Each line of the data below from the one holding "岸見 一郎 (著), 古賀" to the one holding "فرماندار رشت با", inclusive, is to be reproduced exactly; no other line belongs in the answer.

• Information:
※
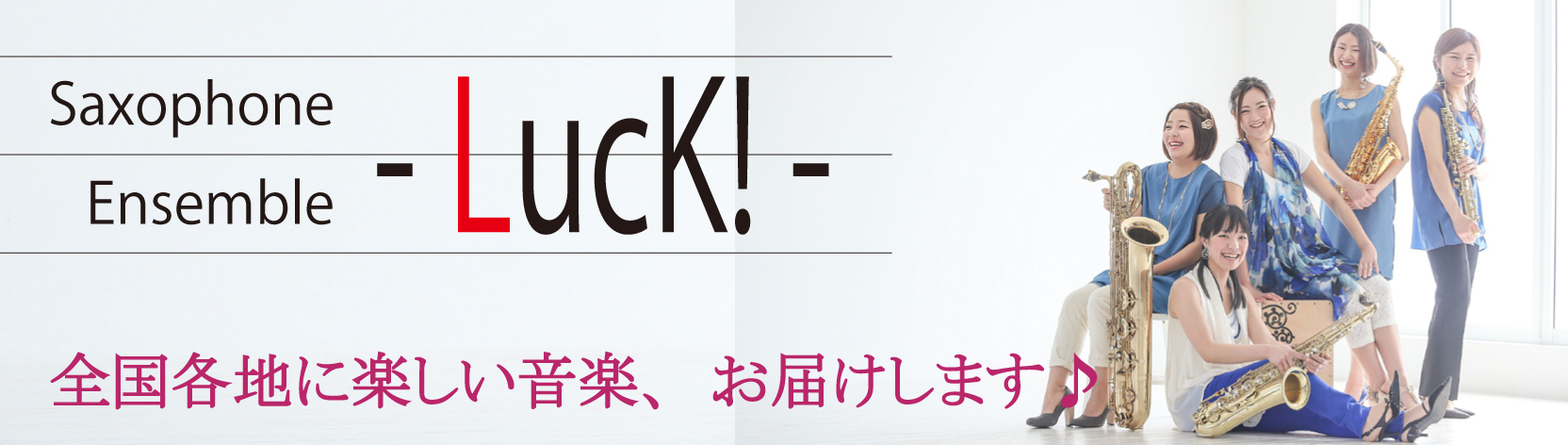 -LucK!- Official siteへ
※
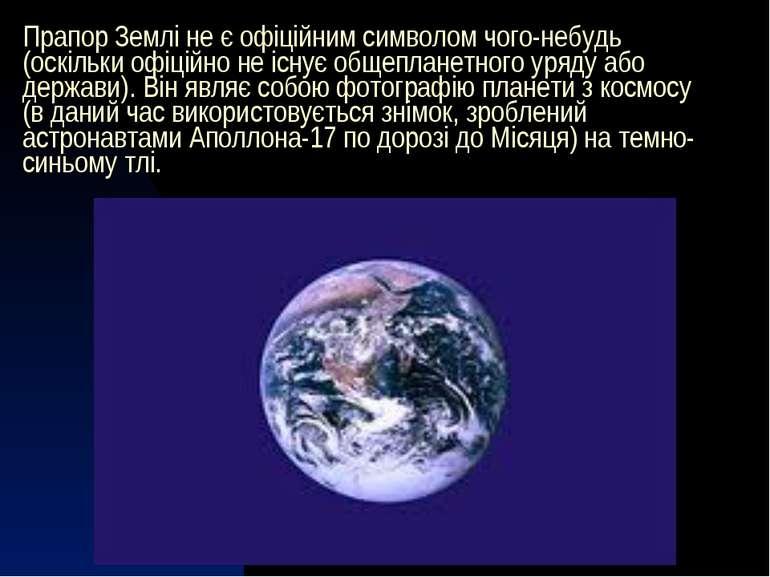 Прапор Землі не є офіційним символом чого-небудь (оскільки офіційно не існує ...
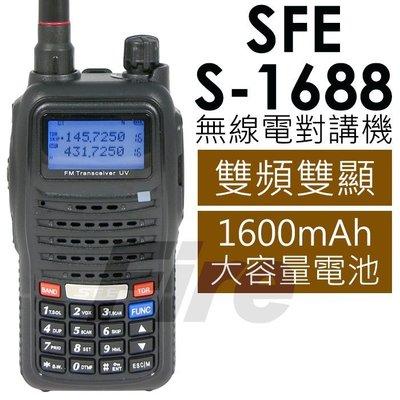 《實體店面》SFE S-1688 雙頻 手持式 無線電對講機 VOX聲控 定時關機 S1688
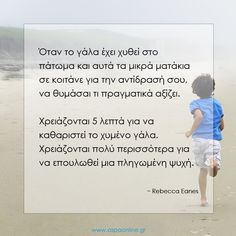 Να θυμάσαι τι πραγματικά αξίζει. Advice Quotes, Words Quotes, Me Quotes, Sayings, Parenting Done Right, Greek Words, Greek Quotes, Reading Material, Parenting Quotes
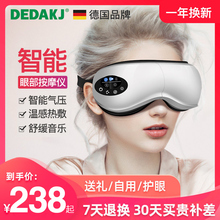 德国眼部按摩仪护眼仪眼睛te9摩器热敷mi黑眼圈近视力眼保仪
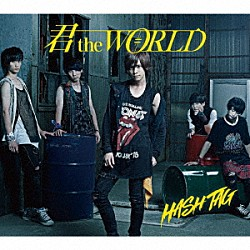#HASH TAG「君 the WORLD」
※
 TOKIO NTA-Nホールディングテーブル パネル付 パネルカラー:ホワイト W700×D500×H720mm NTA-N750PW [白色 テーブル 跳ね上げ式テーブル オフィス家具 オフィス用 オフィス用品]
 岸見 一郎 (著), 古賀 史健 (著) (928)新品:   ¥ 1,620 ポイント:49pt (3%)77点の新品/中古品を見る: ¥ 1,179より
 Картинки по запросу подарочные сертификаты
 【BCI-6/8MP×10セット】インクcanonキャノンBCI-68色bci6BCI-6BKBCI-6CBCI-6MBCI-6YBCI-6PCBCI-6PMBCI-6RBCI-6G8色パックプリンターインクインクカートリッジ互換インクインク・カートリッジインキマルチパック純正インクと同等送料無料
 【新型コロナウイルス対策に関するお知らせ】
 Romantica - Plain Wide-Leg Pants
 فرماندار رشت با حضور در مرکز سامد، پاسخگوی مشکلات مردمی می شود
※
• Answer for this exercise:
 岸見 一郎 (著), 古賀 史健 (著) (928)新品:   ¥ 1,620 ポイント:49pt (3%)77点の新品/中古品を見る: ¥ 1,179より
 Картинки по запросу подарочные сертификаты
 【BCI-6/8MP×10セット】インクcanonキャノンBCI-68色bci6BCI-6BKBCI-6CBCI-6MBCI-6YBCI-6PCBCI-6PMBCI-6RBCI-6G8色パックプリンターインクインクカートリッジ互換インクインク・カートリッジインキマルチパック純正インクと同等送料無料
 【新型コロナウイルス対策に関するお知らせ】
 Romantica - Plain Wide-Leg Pants
 فرماندار رشت با حضور در مرکز سامد، پاسخگوی مشکلات مردمی می شود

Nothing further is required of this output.